>>>>>

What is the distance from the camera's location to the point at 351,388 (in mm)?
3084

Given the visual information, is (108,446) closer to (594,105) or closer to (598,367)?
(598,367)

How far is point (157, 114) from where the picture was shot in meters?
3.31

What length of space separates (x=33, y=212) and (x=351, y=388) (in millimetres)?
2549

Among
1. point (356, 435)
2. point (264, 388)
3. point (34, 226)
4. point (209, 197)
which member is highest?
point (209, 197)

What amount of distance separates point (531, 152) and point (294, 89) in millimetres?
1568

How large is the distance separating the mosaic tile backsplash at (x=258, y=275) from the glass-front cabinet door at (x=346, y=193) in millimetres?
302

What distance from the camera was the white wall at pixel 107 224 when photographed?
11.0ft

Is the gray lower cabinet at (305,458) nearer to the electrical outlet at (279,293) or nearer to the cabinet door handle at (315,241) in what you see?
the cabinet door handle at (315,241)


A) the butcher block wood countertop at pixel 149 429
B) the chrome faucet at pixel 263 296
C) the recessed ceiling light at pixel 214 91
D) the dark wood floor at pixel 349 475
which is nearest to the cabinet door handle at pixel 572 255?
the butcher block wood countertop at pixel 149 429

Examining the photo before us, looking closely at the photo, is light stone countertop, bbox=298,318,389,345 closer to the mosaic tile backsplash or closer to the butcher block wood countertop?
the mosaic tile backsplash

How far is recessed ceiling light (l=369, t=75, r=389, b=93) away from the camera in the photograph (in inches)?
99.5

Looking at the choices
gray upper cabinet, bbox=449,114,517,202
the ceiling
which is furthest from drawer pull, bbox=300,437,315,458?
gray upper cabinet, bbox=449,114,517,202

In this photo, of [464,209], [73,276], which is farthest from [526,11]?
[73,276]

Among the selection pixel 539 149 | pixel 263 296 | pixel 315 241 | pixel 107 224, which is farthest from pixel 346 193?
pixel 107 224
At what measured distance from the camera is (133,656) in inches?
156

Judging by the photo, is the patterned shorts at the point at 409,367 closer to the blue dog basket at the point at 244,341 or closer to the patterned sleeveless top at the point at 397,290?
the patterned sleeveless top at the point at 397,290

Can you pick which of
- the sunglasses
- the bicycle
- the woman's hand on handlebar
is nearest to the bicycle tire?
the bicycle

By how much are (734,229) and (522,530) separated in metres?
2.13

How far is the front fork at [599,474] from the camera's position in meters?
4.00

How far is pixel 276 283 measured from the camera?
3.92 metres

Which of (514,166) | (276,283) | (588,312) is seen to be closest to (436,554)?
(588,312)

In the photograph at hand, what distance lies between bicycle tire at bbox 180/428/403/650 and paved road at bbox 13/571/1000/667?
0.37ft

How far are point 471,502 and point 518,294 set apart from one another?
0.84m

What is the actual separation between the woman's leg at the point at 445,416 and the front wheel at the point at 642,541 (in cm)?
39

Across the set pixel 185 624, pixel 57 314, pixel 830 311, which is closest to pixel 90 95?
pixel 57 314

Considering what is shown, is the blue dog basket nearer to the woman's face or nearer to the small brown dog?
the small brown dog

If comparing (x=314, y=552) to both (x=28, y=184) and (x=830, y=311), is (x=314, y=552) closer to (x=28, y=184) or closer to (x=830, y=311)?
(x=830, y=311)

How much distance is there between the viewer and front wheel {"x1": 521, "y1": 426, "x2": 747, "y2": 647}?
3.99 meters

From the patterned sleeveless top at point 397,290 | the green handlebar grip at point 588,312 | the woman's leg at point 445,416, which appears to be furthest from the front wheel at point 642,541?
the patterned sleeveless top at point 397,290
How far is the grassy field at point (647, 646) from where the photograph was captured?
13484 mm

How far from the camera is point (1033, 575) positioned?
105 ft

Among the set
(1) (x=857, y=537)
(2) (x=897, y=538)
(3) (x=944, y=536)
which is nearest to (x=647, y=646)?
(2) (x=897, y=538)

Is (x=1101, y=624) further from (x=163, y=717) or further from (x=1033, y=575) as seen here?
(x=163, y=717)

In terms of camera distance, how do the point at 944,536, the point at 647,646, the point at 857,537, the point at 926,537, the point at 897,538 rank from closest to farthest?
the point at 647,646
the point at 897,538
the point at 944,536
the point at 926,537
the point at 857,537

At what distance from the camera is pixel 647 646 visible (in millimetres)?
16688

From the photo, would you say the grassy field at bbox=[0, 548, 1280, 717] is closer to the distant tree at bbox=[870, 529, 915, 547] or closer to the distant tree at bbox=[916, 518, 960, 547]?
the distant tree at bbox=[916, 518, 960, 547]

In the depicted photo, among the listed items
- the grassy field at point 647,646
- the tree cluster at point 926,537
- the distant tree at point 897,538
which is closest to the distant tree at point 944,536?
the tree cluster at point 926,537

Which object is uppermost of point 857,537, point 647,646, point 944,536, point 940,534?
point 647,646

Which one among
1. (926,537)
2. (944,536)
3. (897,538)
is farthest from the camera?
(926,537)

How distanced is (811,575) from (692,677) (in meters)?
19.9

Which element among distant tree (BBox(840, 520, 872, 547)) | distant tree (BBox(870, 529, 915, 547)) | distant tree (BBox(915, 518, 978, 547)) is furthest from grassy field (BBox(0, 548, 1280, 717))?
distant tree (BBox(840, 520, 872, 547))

<<<<<

> _Task_
Reproduce the entire listing above, every line from the first to the last, with no changes.

> _The output_
What is the distance from the camera's location to the point at 351,388 (in mm)?
3084

Given the visual information, is (108,446) closer to (594,105) or closer to (598,367)?
(598,367)

How far is point (157, 114) from where the picture was shot in meters?
3.31

What length of space separates (x=33, y=212) and (x=351, y=388) (in millimetres)?
2549

Among
1. point (356, 435)
2. point (264, 388)
3. point (34, 226)
4. point (209, 197)
which member is highest?
point (209, 197)

What amount of distance separates point (531, 152) and point (294, 89) in millimetres?
1568

How large is the distance separating the mosaic tile backsplash at (x=258, y=275) from the glass-front cabinet door at (x=346, y=193) in millimetres?
302

What distance from the camera was the white wall at pixel 107 224 when photographed?
11.0ft

Is the gray lower cabinet at (305,458) nearer to the electrical outlet at (279,293) or nearer to the cabinet door handle at (315,241) in what you see?
the cabinet door handle at (315,241)


A) the butcher block wood countertop at pixel 149 429
B) the chrome faucet at pixel 263 296
C) the recessed ceiling light at pixel 214 91
D) the dark wood floor at pixel 349 475
which is nearest to the cabinet door handle at pixel 572 255?
the butcher block wood countertop at pixel 149 429

Examining the photo before us, looking closely at the photo, is light stone countertop, bbox=298,318,389,345 closer to the mosaic tile backsplash or closer to the butcher block wood countertop?
the mosaic tile backsplash

How far is recessed ceiling light (l=369, t=75, r=389, b=93) away from the camera in the photograph (in inches)?
99.5

Looking at the choices
gray upper cabinet, bbox=449,114,517,202
the ceiling
which is furthest from drawer pull, bbox=300,437,315,458?
gray upper cabinet, bbox=449,114,517,202

In this photo, of [464,209], [73,276], which is farthest from [526,11]?
[73,276]

Among the selection pixel 539 149 | pixel 263 296 | pixel 315 241 | pixel 107 224, which is farthest from pixel 346 193?
pixel 107 224
At what measured distance from the camera is (133,656) in inches?
156

Judging by the photo, is the patterned shorts at the point at 409,367 closer to the blue dog basket at the point at 244,341 or closer to the patterned sleeveless top at the point at 397,290?
the patterned sleeveless top at the point at 397,290

Can you pick which of
- the sunglasses
- the bicycle
- the woman's hand on handlebar
is nearest to the bicycle tire?
the bicycle

By how much are (734,229) and (522,530) separated in metres?
2.13

How far is the front fork at [599,474] from the camera's position in meters?
4.00

How far is pixel 276 283 measured from the camera?
3.92 metres

Which of (514,166) | (276,283) | (588,312) is seen to be closest to (436,554)?
(588,312)

In the photograph at hand, what distance lies between bicycle tire at bbox 180/428/403/650 and paved road at bbox 13/571/1000/667?
0.37ft

How far are point 471,502 and point 518,294 set apart from one another?
0.84m

What is the actual separation between the woman's leg at the point at 445,416 and the front wheel at the point at 642,541 (in cm)?
39

Across the set pixel 185 624, pixel 57 314, pixel 830 311, which is closest to pixel 90 95?
pixel 57 314

Considering what is shown, is the blue dog basket nearer to the woman's face or nearer to the small brown dog?
the small brown dog

If comparing (x=314, y=552) to both (x=28, y=184) and (x=830, y=311), is (x=314, y=552) closer to (x=28, y=184) or closer to (x=830, y=311)?
(x=830, y=311)

How much distance is there between the viewer and front wheel {"x1": 521, "y1": 426, "x2": 747, "y2": 647}?
3.99 meters

From the patterned sleeveless top at point 397,290 | the green handlebar grip at point 588,312 | the woman's leg at point 445,416, which appears to be furthest from the front wheel at point 642,541?
the patterned sleeveless top at point 397,290
How far is the grassy field at point (647, 646) from where the photograph was captured?
13484 mm

How far from the camera is point (1033, 575) positioned?
105 ft

Among the set
(1) (x=857, y=537)
(2) (x=897, y=538)
(3) (x=944, y=536)
which is nearest to (x=647, y=646)?
(2) (x=897, y=538)

Is (x=1101, y=624) further from (x=163, y=717) or further from (x=1033, y=575) as seen here?
(x=163, y=717)

In terms of camera distance, how do the point at 944,536, the point at 647,646, the point at 857,537, the point at 926,537, the point at 897,538 rank from closest to farthest?
the point at 647,646
the point at 897,538
the point at 944,536
the point at 926,537
the point at 857,537

At what distance from the camera is pixel 647 646 visible (in millimetres)?
16688

From the photo, would you say the grassy field at bbox=[0, 548, 1280, 717] is closer to the distant tree at bbox=[870, 529, 915, 547] or closer to the distant tree at bbox=[916, 518, 960, 547]?
the distant tree at bbox=[916, 518, 960, 547]

In the depicted photo, among the listed items
- the grassy field at point 647,646
- the tree cluster at point 926,537
- the distant tree at point 897,538
which is closest to the distant tree at point 944,536?
the tree cluster at point 926,537

Which object is uppermost of point 857,537, point 647,646, point 944,536, point 940,534?
point 647,646

Which one among
1. (926,537)
2. (944,536)
3. (897,538)
is farthest from the camera?
(926,537)

How distanced is (811,575) from (692,677) (in meters)?
19.9

Which element among distant tree (BBox(840, 520, 872, 547)) | distant tree (BBox(870, 529, 915, 547)) | distant tree (BBox(915, 518, 978, 547)) is furthest from grassy field (BBox(0, 548, 1280, 717))?
distant tree (BBox(840, 520, 872, 547))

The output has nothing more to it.